Reconstructed trajectories often contain interpenetrations or unrealistic contacts due to mesh‑scale errors. To mitigate this, a differentiable hand‑object contact optimization is performed: a contact map is predicted and a loss term penalizes distance and normal misalignment between hand and object surfaces, yielding contact‑aware hand poses. Moreover, a single video provides only one demonstration, which is insufficient for robust policy training. The authors adopt DemoGen’s skill‑motion decomposition, splitting each trajectory into a grasp phase (approach → stable grasp) and a manipulation phase (post‑grasp actions).

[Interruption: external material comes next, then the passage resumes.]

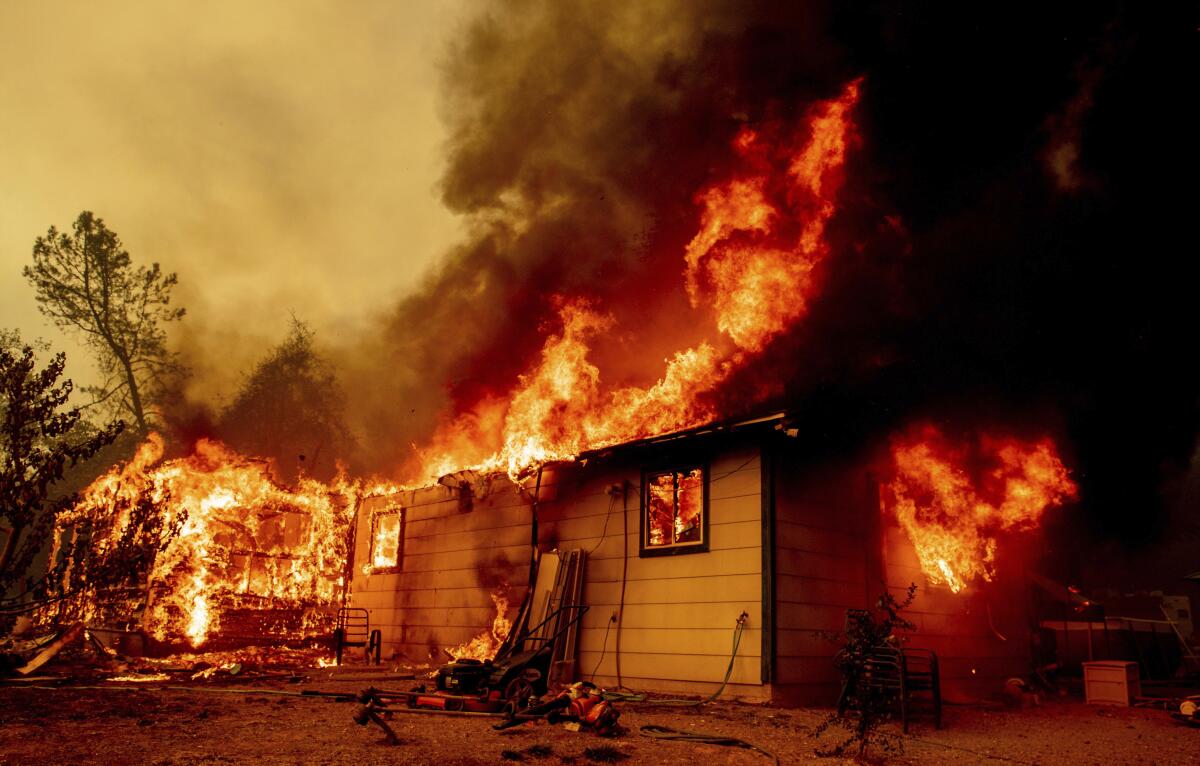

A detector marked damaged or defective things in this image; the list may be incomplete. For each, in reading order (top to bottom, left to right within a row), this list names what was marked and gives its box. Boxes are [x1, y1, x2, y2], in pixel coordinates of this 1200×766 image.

DemoGen then synthesizes many spatially randomized demonstrations by perturbing object pose, hand pose, and trajectory timing, dramatically increasing data diversity while preserving the underlying skill.
Learning and evaluation.
Point‑cloud‑based policies are trained on the reconstructed, contact‑optimized, and augmented data. In simulation with the Inspire Hand, the learned grasping model achieves a 70.25 % success rate across 20 diverse objects, outperforming prior retargeting baselines by over 15 % absolute. In real‑world experiments with the LEAP Hand, policies trained from RGB videos attain an average 62.86 % success rate across seven manipulation tasks (three from in‑scene videos, four from in‑the‑wild videos). The wild‑video policies perform comparably to in‑scene ones, demonstrating successful transfer despite the lack of explicit camera‑to‑world calibration.
Contributions.
- A fully device‑free pipeline that reconstructs 3‑D hand‑object trajectories from single RGB videos, leveraging depth estimation, segmentation, image‑to‑mesh generation, and language‑model‑guided scale estimation.
- Contact‑aware grasp modeling via differentiable hand‑object contact optimization, ensuring physically plausible demonstrations.
- Demonstration synthesis (DemoGen) that expands one video into many diverse trajectories, enabling robust policy learning without any robot‑side data.
- Empirical validation in both simulation and real robots, showing that policies learned solely from human videos can achieve high success rates on dexterous manipulation tasks.
Overall, VIDEOMANIP demonstrates that large‑scale, readily available human video corpora can be transformed into valuable robot learning data, removing a major bottleneck in dexterous manipulation research and opening the door to scalable, vision‑driven robot skill acquisition.